SUPPLIED RECORDS Start Marker

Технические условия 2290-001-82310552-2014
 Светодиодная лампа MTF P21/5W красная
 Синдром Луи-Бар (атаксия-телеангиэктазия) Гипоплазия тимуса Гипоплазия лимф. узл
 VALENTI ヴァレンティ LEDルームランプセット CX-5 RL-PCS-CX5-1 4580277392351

SUPPLIED RECORDS End Marker
SUPPLIED RECORDS Start Marker

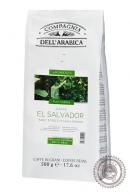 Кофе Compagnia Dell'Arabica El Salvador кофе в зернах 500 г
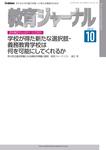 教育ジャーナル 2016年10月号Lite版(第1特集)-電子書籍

SUPPLIED RECORDS End Marker

## WHAT THE TASK REQUIRES:
Your task is to restate, word for word, only those lines above that fall between the line holding "Технические условия 2290-001-82310552-2014" and the line holding "VALENTI ヴァレンティ LEDルームランプセット", inclusive.

## EXERCISE SOLUTION:
Технические условия 2290-001-82310552-2014
 Светодиодная лампа MTF P21/5W красная
 Синдром Луи-Бар (атаксия-телеангиэктазия) Гипоплазия тимуса Гипоплазия лимф. узл
 VALENTI ヴァレンティ LEDルームランプセット CX-5 RL-PCS-CX5-1 4580277392351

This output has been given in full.